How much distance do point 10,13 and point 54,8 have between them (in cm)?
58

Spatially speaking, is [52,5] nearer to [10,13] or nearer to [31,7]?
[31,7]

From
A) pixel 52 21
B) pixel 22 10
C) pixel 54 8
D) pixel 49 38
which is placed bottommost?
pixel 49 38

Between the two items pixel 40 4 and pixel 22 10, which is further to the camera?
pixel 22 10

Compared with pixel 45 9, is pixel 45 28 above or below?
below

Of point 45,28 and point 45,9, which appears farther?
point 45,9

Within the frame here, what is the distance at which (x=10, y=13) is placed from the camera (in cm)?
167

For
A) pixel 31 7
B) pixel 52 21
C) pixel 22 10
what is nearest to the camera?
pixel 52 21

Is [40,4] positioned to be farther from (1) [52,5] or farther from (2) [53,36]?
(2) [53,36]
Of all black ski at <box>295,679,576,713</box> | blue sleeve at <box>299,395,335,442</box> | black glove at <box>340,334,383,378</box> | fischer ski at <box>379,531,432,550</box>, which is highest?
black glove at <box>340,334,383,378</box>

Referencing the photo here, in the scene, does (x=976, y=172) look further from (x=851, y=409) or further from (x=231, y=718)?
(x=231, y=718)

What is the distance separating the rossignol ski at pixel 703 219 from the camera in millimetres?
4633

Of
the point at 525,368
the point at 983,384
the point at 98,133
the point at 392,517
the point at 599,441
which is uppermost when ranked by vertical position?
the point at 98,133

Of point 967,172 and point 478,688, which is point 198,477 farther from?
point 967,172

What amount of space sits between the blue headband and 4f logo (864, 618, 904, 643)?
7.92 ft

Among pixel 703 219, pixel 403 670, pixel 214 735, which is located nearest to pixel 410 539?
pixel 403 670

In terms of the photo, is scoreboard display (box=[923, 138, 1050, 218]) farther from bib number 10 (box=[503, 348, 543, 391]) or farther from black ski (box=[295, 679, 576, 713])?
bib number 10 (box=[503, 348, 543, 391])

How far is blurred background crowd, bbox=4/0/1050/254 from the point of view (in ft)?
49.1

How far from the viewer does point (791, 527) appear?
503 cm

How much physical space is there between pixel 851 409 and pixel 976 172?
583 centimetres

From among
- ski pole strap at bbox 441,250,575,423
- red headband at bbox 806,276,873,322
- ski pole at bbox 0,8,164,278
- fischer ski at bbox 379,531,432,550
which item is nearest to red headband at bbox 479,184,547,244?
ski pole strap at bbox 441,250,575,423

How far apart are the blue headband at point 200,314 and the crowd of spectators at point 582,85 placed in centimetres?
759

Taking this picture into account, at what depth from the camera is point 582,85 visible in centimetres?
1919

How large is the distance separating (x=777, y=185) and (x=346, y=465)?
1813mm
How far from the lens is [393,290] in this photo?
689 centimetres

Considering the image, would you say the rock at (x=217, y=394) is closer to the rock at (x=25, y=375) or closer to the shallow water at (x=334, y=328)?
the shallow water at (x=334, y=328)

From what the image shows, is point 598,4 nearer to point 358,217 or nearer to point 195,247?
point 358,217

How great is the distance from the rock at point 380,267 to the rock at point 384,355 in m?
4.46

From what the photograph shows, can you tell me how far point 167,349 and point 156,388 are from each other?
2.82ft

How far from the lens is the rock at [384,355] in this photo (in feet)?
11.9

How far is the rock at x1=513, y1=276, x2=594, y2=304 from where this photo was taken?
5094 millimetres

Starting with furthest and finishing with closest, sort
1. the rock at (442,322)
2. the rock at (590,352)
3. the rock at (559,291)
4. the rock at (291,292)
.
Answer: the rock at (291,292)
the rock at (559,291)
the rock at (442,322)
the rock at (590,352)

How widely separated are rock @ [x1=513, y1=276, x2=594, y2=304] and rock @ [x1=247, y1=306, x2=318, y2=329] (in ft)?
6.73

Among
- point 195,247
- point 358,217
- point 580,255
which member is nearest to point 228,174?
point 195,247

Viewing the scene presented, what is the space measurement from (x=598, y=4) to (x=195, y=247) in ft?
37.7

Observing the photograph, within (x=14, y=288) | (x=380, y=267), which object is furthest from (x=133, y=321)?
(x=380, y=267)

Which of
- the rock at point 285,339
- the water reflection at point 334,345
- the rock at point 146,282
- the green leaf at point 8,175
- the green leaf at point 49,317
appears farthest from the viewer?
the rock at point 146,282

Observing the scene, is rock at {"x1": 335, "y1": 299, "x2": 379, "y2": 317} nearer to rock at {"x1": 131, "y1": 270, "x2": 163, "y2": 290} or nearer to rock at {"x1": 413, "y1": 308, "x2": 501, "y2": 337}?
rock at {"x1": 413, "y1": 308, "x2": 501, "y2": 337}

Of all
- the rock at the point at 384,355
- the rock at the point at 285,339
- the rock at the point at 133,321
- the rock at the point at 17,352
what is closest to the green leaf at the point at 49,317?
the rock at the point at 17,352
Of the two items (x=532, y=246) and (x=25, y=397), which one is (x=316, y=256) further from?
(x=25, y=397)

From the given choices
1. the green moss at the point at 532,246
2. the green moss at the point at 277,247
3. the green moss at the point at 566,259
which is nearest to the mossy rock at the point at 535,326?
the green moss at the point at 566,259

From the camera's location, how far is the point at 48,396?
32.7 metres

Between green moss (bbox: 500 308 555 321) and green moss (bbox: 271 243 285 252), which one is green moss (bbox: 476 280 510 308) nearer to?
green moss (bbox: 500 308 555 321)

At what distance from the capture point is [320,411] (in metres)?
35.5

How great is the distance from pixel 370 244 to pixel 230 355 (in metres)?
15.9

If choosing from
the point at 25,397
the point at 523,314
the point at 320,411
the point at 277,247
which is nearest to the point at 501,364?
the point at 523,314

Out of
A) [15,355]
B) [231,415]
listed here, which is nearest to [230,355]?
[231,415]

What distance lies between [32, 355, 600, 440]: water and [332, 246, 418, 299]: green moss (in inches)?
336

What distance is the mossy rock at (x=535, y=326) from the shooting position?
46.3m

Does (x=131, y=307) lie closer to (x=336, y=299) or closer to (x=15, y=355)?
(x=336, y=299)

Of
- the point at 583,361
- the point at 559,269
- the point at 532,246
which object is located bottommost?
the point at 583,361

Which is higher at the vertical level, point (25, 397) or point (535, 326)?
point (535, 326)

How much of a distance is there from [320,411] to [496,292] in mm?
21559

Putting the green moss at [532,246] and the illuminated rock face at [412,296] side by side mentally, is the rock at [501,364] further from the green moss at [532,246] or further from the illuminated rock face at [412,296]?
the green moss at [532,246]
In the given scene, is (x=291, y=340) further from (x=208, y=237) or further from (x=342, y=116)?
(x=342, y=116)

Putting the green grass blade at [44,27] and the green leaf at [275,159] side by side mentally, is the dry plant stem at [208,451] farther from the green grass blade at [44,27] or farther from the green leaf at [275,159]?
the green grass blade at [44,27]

★ ★ ★ ★ ★ ★ ★

• **TASK REQUIREMENTS**
Render every line of the material above as a JSON list of strings, one string per line, leaving out blank lines.

• **FINAL RESULT**
[
  "How much distance do point 10,13 and point 54,8 have between them (in cm)?",
  "58",
  "Spatially speaking, is [52,5] nearer to [10,13] or nearer to [31,7]?",
  "[31,7]",
  "From",
  "A) pixel 52 21",
  "B) pixel 22 10",
  "C) pixel 54 8",
  "D) pixel 49 38",
  "which is placed bottommost?",
  "pixel 49 38",
  "Between the two items pixel 40 4 and pixel 22 10, which is further to the camera?",
  "pixel 22 10",
  "Compared with pixel 45 9, is pixel 45 28 above or below?",
  "below",
  "Of point 45,28 and point 45,9, which appears farther?",
  "point 45,9",
  "Within the frame here, what is the distance at which (x=10, y=13) is placed from the camera (in cm)?",
  "167",
  "For",
  "A) pixel 31 7",
  "B) pixel 52 21",
  "C) pixel 22 10",
  "what is nearest to the camera?",
  "pixel 52 21",
  "Is [40,4] positioned to be farther from (1) [52,5] or farther from (2) [53,36]?",
  "(2) [53,36]",
  "Of all black ski at <box>295,679,576,713</box> | blue sleeve at <box>299,395,335,442</box> | black glove at <box>340,334,383,378</box> | fischer ski at <box>379,531,432,550</box>, which is highest?",
  "black glove at <box>340,334,383,378</box>",
  "Referencing the photo here, in the scene, does (x=976, y=172) look further from (x=851, y=409) or further from (x=231, y=718)?",
  "(x=231, y=718)",
  "What is the distance separating the rossignol ski at pixel 703 219 from the camera in millimetres?",
  "4633",
  "Of",
  "the point at 525,368",
  "the point at 983,384",
  "the point at 98,133",
  "the point at 392,517",
  "the point at 599,441",
  "which is uppermost when ranked by vertical position?",
  "the point at 98,133",
  "Of point 967,172 and point 478,688, which is point 198,477 farther from?",
  "point 967,172",
  "What amount of space sits between the blue headband and 4f logo (864, 618, 904, 643)?",
  "7.92 ft",
  "Among pixel 703 219, pixel 403 670, pixel 214 735, which is located nearest to pixel 410 539?",
  "pixel 403 670",
  "In terms of the photo, is scoreboard display (box=[923, 138, 1050, 218]) farther from bib number 10 (box=[503, 348, 543, 391]) or farther from black ski (box=[295, 679, 576, 713])?",
  "bib number 10 (box=[503, 348, 543, 391])",
  "How far is blurred background crowd, bbox=4/0/1050/254 from the point of view (in ft)?",
  "49.1",
  "How far from the viewer does point (791, 527) appear?",
  "503 cm",
  "How much physical space is there between pixel 851 409 and pixel 976 172?",
  "583 centimetres",
  "From among",
  "- ski pole strap at bbox 441,250,575,423",
  "- red headband at bbox 806,276,873,322",
  "- ski pole at bbox 0,8,164,278",
  "- fischer ski at bbox 379,531,432,550",
  "which item is nearest to red headband at bbox 479,184,547,244?",
  "ski pole strap at bbox 441,250,575,423",
  "How far apart are the blue headband at point 200,314 and the crowd of spectators at point 582,85 placed in centimetres?",
  "759",
  "Taking this picture into account, at what depth from the camera is point 582,85 visible in centimetres?",
  "1919",
  "How large is the distance separating (x=777, y=185) and (x=346, y=465)?",
  "1813mm",
  "How far from the lens is [393,290] in this photo?",
  "689 centimetres",
  "Considering the image, would you say the rock at (x=217, y=394) is closer to the rock at (x=25, y=375) or closer to the shallow water at (x=334, y=328)?",
  "the shallow water at (x=334, y=328)",
  "From what the image shows, is point 598,4 nearer to point 358,217 or nearer to point 195,247?",
  "point 358,217",
  "How great is the distance from the rock at point 380,267 to the rock at point 384,355 in m?",
  "4.46",
  "From what the photograph shows, can you tell me how far point 167,349 and point 156,388 are from each other?",
  "2.82ft",
  "How far from the lens is the rock at [384,355] in this photo (in feet)?",
  "11.9",
  "How far is the rock at x1=513, y1=276, x2=594, y2=304 from where this photo was taken?",
  "5094 millimetres",
  "Starting with furthest and finishing with closest, sort",
  "1. the rock at (442,322)",
  "2. the rock at (590,352)",
  "3. the rock at (559,291)",
  "4. the rock at (291,292)",
  ".",
  "Answer: the rock at (291,292)",
  "the rock at (559,291)",
  "the rock at (442,322)",
  "the rock at (590,352)",
  "How widely separated are rock @ [x1=513, y1=276, x2=594, y2=304] and rock @ [x1=247, y1=306, x2=318, y2=329] (in ft)?",
  "6.73",
  "Among",
  "- point 195,247",
  "- point 358,217",
  "- point 580,255",
  "which member is nearest to point 228,174?",
  "point 195,247",
  "Viewing the scene presented, what is the space measurement from (x=598, y=4) to (x=195, y=247) in ft?",
  "37.7",
  "Observing the photograph, within (x=14, y=288) | (x=380, y=267), which object is furthest from (x=133, y=321)?",
  "(x=380, y=267)",
  "Which of",
  "- the rock at point 285,339",
  "- the water reflection at point 334,345",
  "- the rock at point 146,282",
  "- the green leaf at point 8,175",
  "- the green leaf at point 49,317",
  "appears farthest from the viewer?",
  "the rock at point 146,282",
  "Observing the scene, is rock at {\"x1\": 335, \"y1\": 299, \"x2\": 379, \"y2\": 317} nearer to rock at {\"x1\": 131, \"y1\": 270, \"x2\": 163, \"y2\": 290} or nearer to rock at {\"x1\": 413, \"y1\": 308, \"x2\": 501, \"y2\": 337}?",
  "rock at {\"x1\": 413, \"y1\": 308, \"x2\": 501, \"y2\": 337}",
  "Of all",
  "- the rock at the point at 384,355",
  "- the rock at the point at 285,339",
  "- the rock at the point at 133,321",
  "- the rock at the point at 17,352",
  "what is closest to the green leaf at the point at 49,317?",
  "the rock at the point at 17,352",
  "Of the two items (x=532, y=246) and (x=25, y=397), which one is (x=316, y=256) further from?",
  "(x=25, y=397)",
  "From the given choices",
  "1. the green moss at the point at 532,246",
  "2. the green moss at the point at 277,247",
  "3. the green moss at the point at 566,259",
  "which is nearest to the mossy rock at the point at 535,326?",
  "the green moss at the point at 566,259",
  "From the camera's location, how far is the point at 48,396?",
  "32.7 metres",
  "Between green moss (bbox: 500 308 555 321) and green moss (bbox: 271 243 285 252), which one is green moss (bbox: 476 280 510 308) nearer to?",
  "green moss (bbox: 500 308 555 321)",
  "At what distance from the capture point is [320,411] (in metres)?",
  "35.5",
  "How great is the distance from pixel 370 244 to pixel 230 355 (in metres)?",
  "15.9",
  "If choosing from",
  "the point at 25,397",
  "the point at 523,314",
  "the point at 320,411",
  "the point at 277,247",
  "which is nearest to the point at 501,364?",
  "the point at 523,314",
  "Out of",
  "A) [15,355]",
  "B) [231,415]",
  "listed here, which is nearest to [230,355]?",
  "[231,415]",
  "What distance lies between [32, 355, 600, 440]: water and [332, 246, 418, 299]: green moss (in inches)?",
  "336",
  "What distance is the mossy rock at (x=535, y=326) from the shooting position?",
  "46.3m",
  "Does (x=131, y=307) lie closer to (x=336, y=299) or closer to (x=15, y=355)?",
  "(x=336, y=299)",
  "Of",
  "- the point at 583,361",
  "- the point at 559,269",
  "- the point at 532,246",
  "which object is located bottommost?",
  "the point at 583,361",
  "Which is higher at the vertical level, point (25, 397) or point (535, 326)?",
  "point (535, 326)",
  "How much of a distance is there from [320,411] to [496,292] in mm?",
  "21559",
  "Putting the green moss at [532,246] and the illuminated rock face at [412,296] side by side mentally, is the rock at [501,364] further from the green moss at [532,246] or further from the illuminated rock face at [412,296]?",
  "the green moss at [532,246]",
  "In the given scene, is (x=291, y=340) further from (x=208, y=237) or further from (x=342, y=116)?",
  "(x=342, y=116)",
  "Putting the green grass blade at [44,27] and the green leaf at [275,159] side by side mentally, is the dry plant stem at [208,451] farther from the green grass blade at [44,27] or farther from the green leaf at [275,159]?",
  "the green grass blade at [44,27]"
]